#WriteCBC tip and task from Ally Wilkes
BY Maya Fernandes
2nd Oct 2025
Welcome to our October 2025 #WriteCBC prompt challenge. I hope you’re ready to be inspired by our latest tip and task! If you haven’t taken part in a #WriteCBC competition before, we’re excited to welcome you to our writing community. Please note that #WriteCBC is now hosted on Bluesky. Get up to speed by reading our blog full of information about how to play and the prizes on offer. It’s a lot of fun, and you might just win a free place on one of our online writing courses (worth up to £230).
This month’s special guest is Ally Wilkes, the Bram Stoker Award-nominated author of All the White Spaces and Where the Dead Wait. Ally was a student on our six-month Writing Your Novel course in 2017 and is now a course reader-editor providing feedback to students on our Writing Gothic & Supernatural Fiction course! Next course begins 6 November.
Ally’s Writing Tip:
- For me, a story’s setting is as important as any protagonist. By teasing out the little details, you create a vivid sense of place. When it comes to the supernatural, even an unconventional setting can be infused with a subtle sense of darkness.
Your setting shouldn’t just sit in the background – it should feel like part of the story. Ask yourself: What kind of mood does this environment create? What small details make it feel eerie? Even an everyday place can take on a spooky feel with the right touches. A quiet park bench or a flickering hallway light can all hint that something’s not quite right. Let your setting do some of the storytelling.
This brings us on perfectly to Ally’s prompt . . .
Ally’s Writing Task:
- Halloween is coming, so let’s introduce a spooky setting! The house lights dim, and the curtain rises on your location: where are we? What small details intrigue us in the opening lines? And why does it make us feel subtly uneasy?
When you’re building a spooky setting, start by focusing on how it feels to be there. Think about the mood you want to create, and choose details that support that feeling.
Here are a few more tips to inspire you:
- Sensory details. When crafting an immersive setting, don’t rely solely on sight but involve all senses. Consider what your characters see, hear, smell, taste, and touch. Sensory details can help the reader feel grounded, whilst also creating a sense that something’s not quite right.
- Backstory. Make us feel like something happened here, even if we don’t know what. A sense of the unknown can make a setting feel much more eerie. Give your reader just enough to spark their curiosity, but leave room for mystery.

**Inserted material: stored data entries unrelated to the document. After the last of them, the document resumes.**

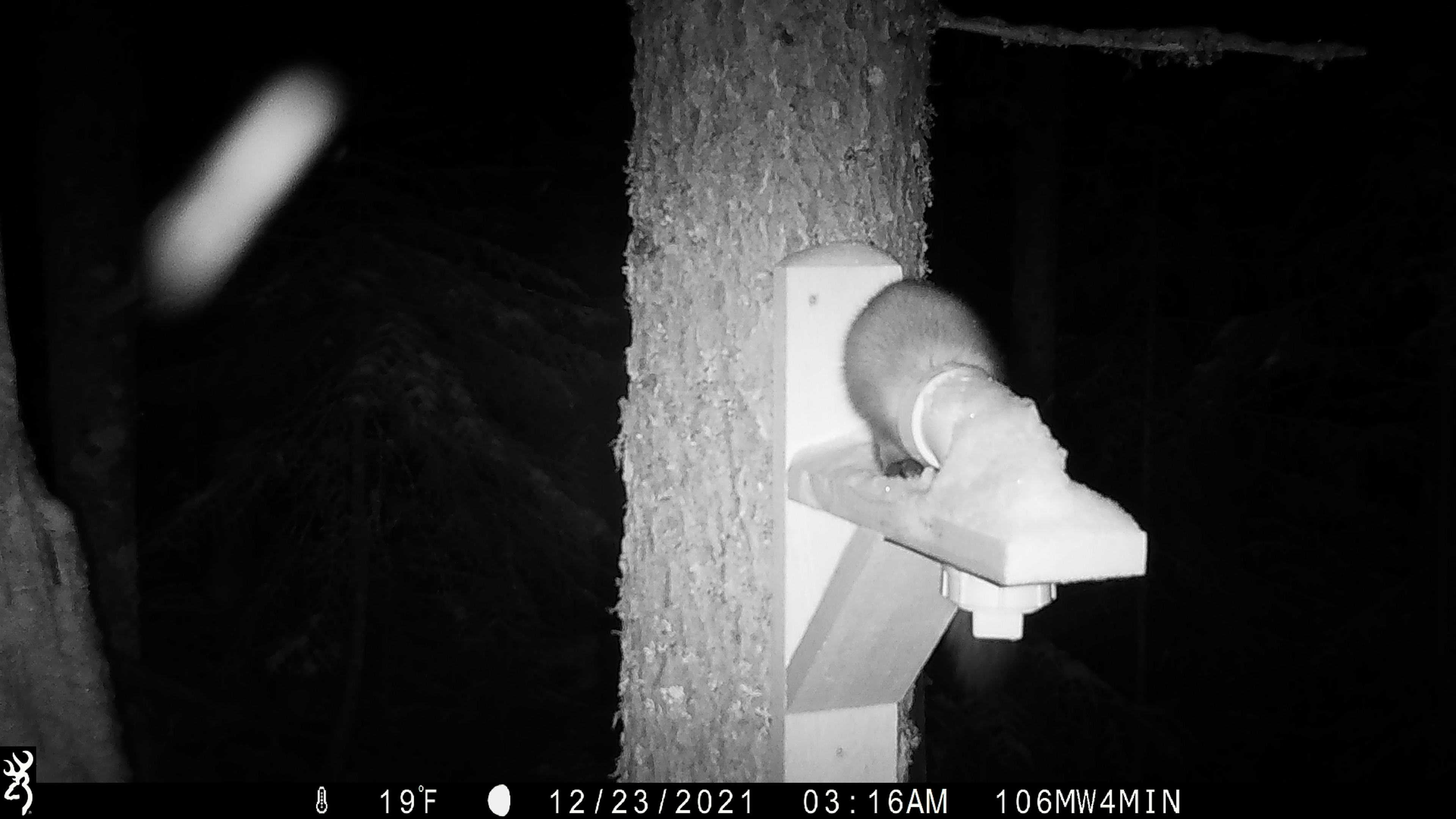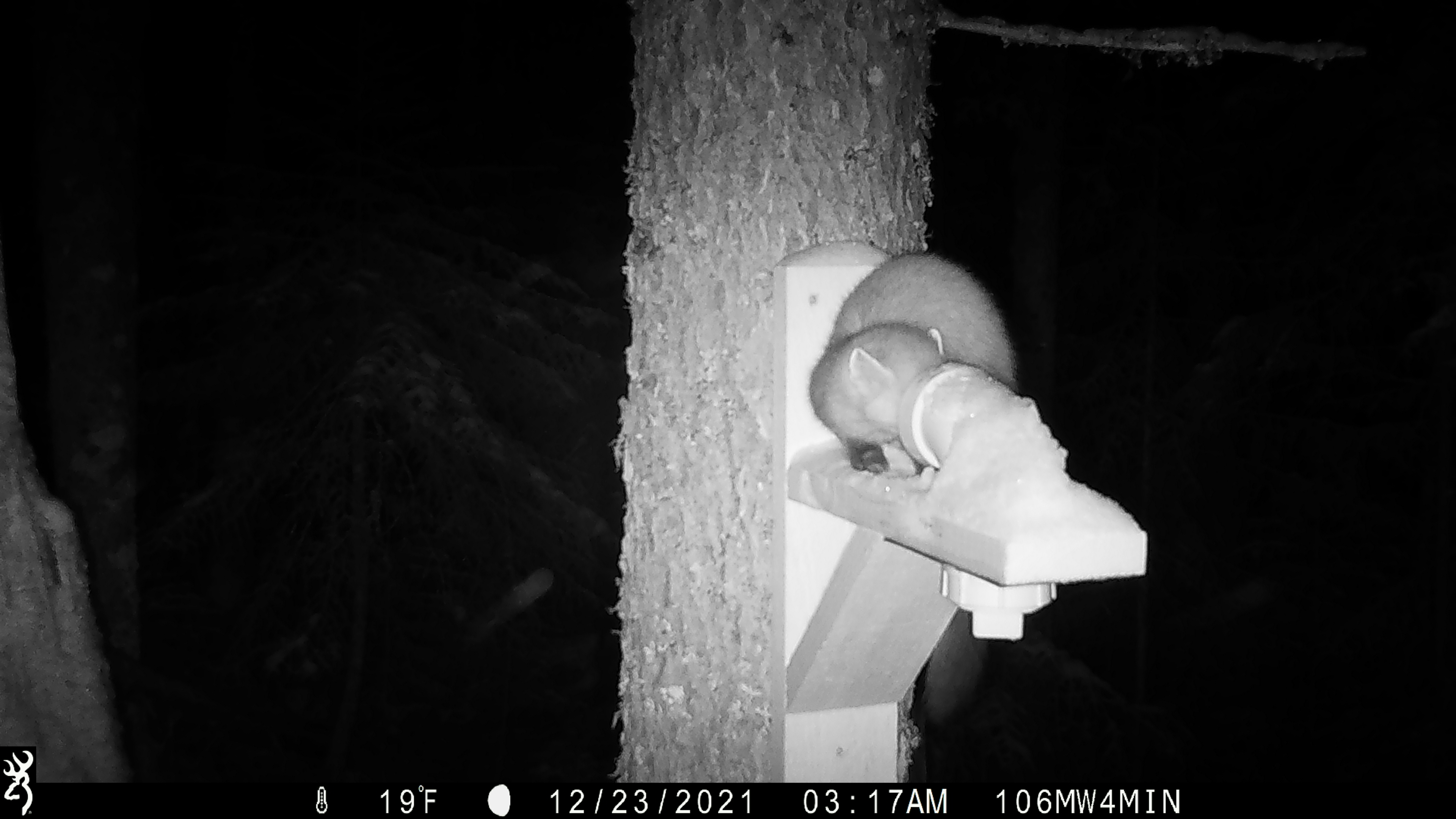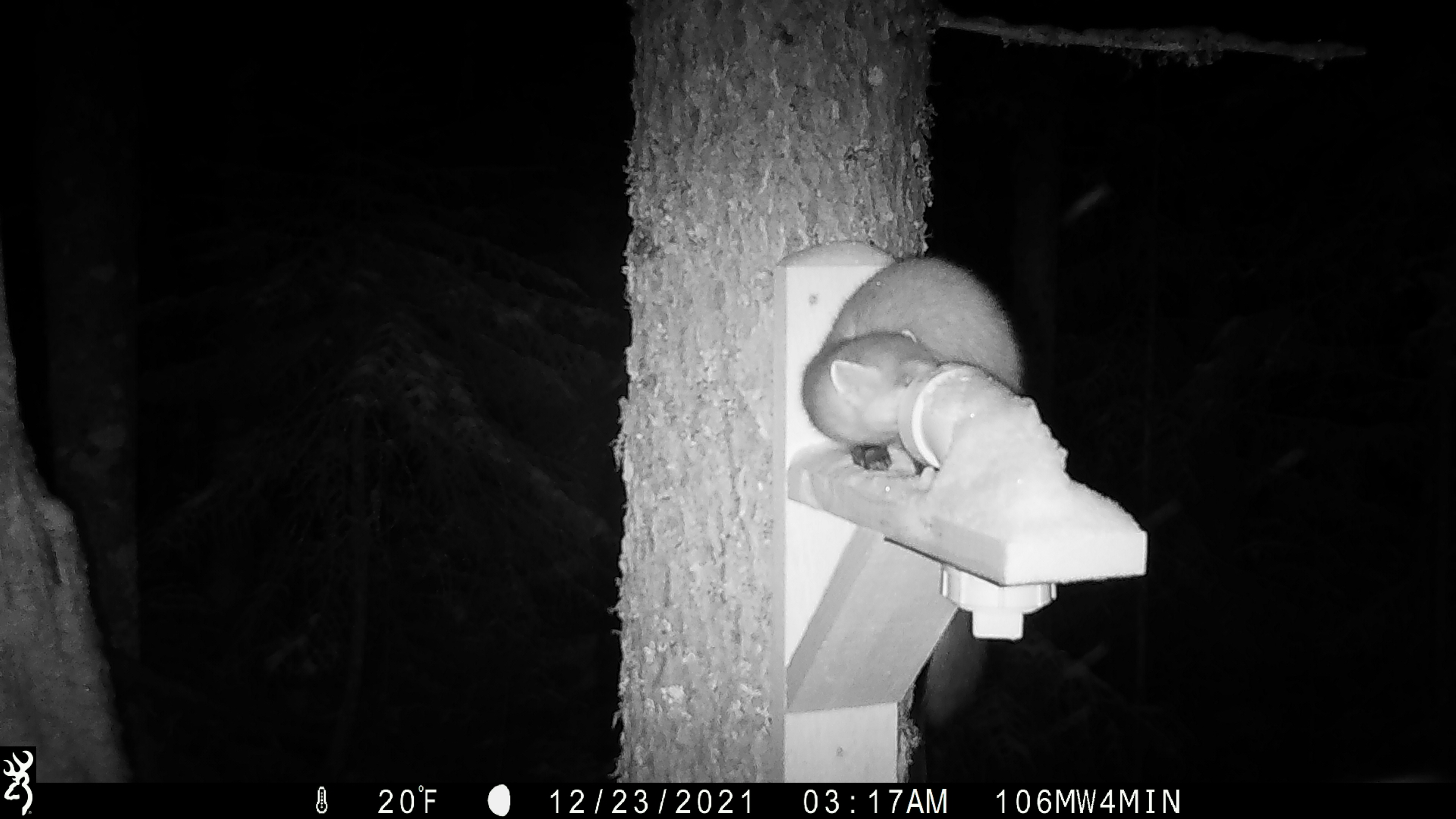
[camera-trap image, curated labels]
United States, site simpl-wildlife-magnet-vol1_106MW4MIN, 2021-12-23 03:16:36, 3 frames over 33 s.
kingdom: Animalia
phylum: Chordata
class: Mammalia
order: Carnivora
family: Mustelidae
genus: Martes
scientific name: Martes americana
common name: american marten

- Setting as character. It can be helpful to think about the setting in your story as another character with its own personality. What elements of your setting need to be highlighted to instil terror in your protagonist? Personification can be a powerful tool to engage your readers when writing a short scene.
We can’t wait to read your Bluesky post-length spooky scenes. Reply to us over on @cbcreative.bsky.social with your responses to Ally’s task and you might win a free six-week online writing course place. Competition closes Fri 3 Oct, 10am (the winner will be announced on Bluesky and this blog at 11am).
Congratulations to this month’s winner, @mrscarlielee.bsky.social!
- As kids, we’d tell stories about the quarry, recount adult’s whispers of a man drowned with rocks in his pockets. Just stories. Tonight though, the dark has fallen fast, in that October way, and there’s a flatness to the water, as if iced, or magicked, maybe, to a sheet steel, lid-like.
What a brilliant entry! We absolutely loved how you used a small-town tale to build such an unsettling atmosphere. The childhood stories give the setting a haunting history, and the vivid details of the October darkness draw the reader in, perfectly setting the stage for a spooky tale. You really nailed Ally’s #WriteCBC task! Well done Carlie, you’ve earned a free place on an online writing course (worth up to £230).
And well done to this month’s runners-up – each getting a £50 course discount – @midnightreader.bsky.social and @gail67.bsky.social. Congratulations, all!